Membaca Hassan Hanafi: Dari Turats ke Liberasi Sosial

Di pondok-pondok pesantren, terutama yang masih memegang erat kitab kuning dan pola bandongan klasik, nama Hassan Hanafi bisa jadi terdengar asing atau bahkan dianggap “tidak penting.” Bukan karena ia tak layak dibaca, melainkan karena ia berada di wilayah yang bagi sebagian kalangan dianggap terlalu “berbahaya” atau terlalu “kiri” untuk dijamah dunia pesantren yang sering kali dianggap identik dengan konservatisme. Tapi, di situlah persoalannya: siapa yang bilang pesantren tidak bisa bersentuhan dengan gagasan radikal dan pembebasan sosial?
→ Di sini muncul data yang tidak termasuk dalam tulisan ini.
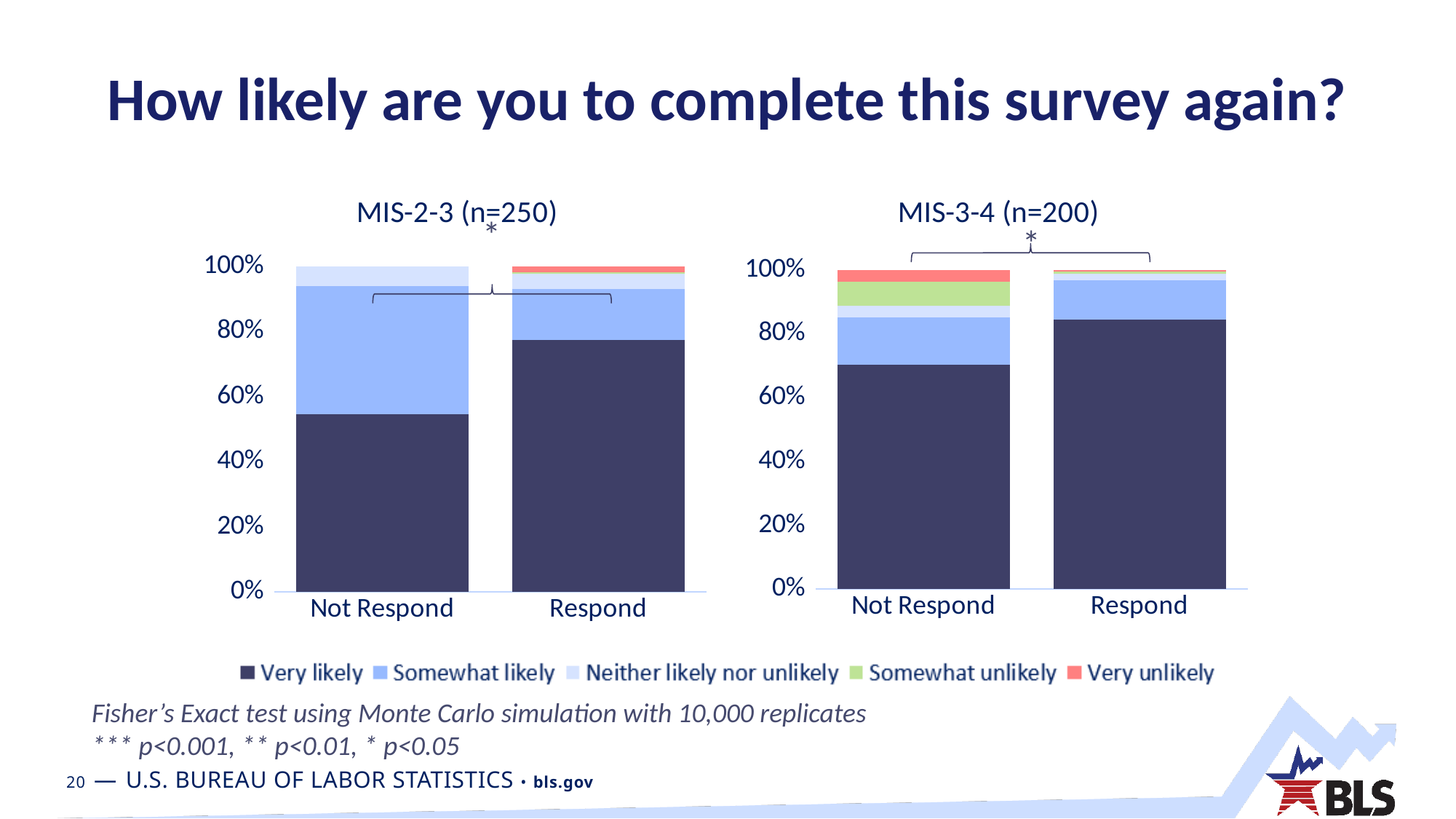
Which legend entry is shown in green? Somewhat unlikely In the MIS-3-4 (n=200) chart, is the Very likely share for Not Respond greater or less than 80%? less In the MIS-2-3 (n=250) chart, which category has the larger Very likely share, Not Respond or Respond? Respond In the MIS-2-3 (n=250) chart, is the Very likely share for Respond greater or less than 60%? greater What kind of chart is the MIS-2-3 (n=250) chart? stacked bar chart In the MIS-3-4 (n=200) chart, is the Very likely share for Respond greater or less than 80%? greater In the MIS-3-4 (n=200) chart, which category has the larger Very likely share, Not Respond or Respond? Respond How many series does the legend list? 5 What is the title of the slide? How likely are you to complete this survey again? In the MIS-3-4 (n=200) chart, how many categories are shown on the x axis? 2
Hassan Hanafi, seorang pemikir Mesir kelahiran 1935, adalah representasi dari intelektual Muslim yang mencoba berdiri tegak di antara dua arus besar: tradisi Islam klasik (turats) dan tantangan dunia modern, terutama dalam wujud kolonialisme, ketimpangan sosial, dan stagnasi pemikiran. Hanafi tidak hanya membaca Al-Ghazali atau Ibn Taimiyah, tetapi juga Marx, Hegel, bahkan Sartre. Namun, ia tidak sekadar “mengimpor” mereka ke dalam wacana Islam, tetapi menggugat—menggugat Barat, menggugat tradisi Islam yang beku, dan menggugat cara berpikir kita sendiri.

Advertisements

Turats, Warisan atau Beban

Sebagai santri, kita akrab dengan istilah turats. Ia adalah pusaka. Ia adalah warisan para ulama klasik yang ditulis dalam tinta keemasan.

Tapi di tangan Hanafi, turats bukan sekadar warisan, melainkan juga ladang kritik. Dalam proyek intelektualnya yang masyhur, Turats wa Tajdid (Tradisi dan Pembaruan), ia menulis bahwa tradisi adalah bahan baku, bukan objek pemujaan. Bagi Hanafi, turats harus dibaca dengan kesadaran sejarah dan kritis. Bukan disakralkan, tapi didekonstruksi agar menemukan relevansi sosialnya di hari ini.

Hanafi menolak pendekatan taqlid buta terhadap pemikiran klasik. Bagi dia, membela tradisi tanpa mempertanyakan fungsi sosial dan keberpihakannya adalah bentuk ketertinggalan. Tradisi bukanlah relik museum. Ia harus menjadi alat untuk menghadapi realitas, bukan kabur darinya. Sebuah pesan penting bagi para santri yang setiap hari berjibaku dengan syarah dan hasyiyah: jangan hanya sibuk menghafal, tapi juga bertanya—untuk apa semua ini.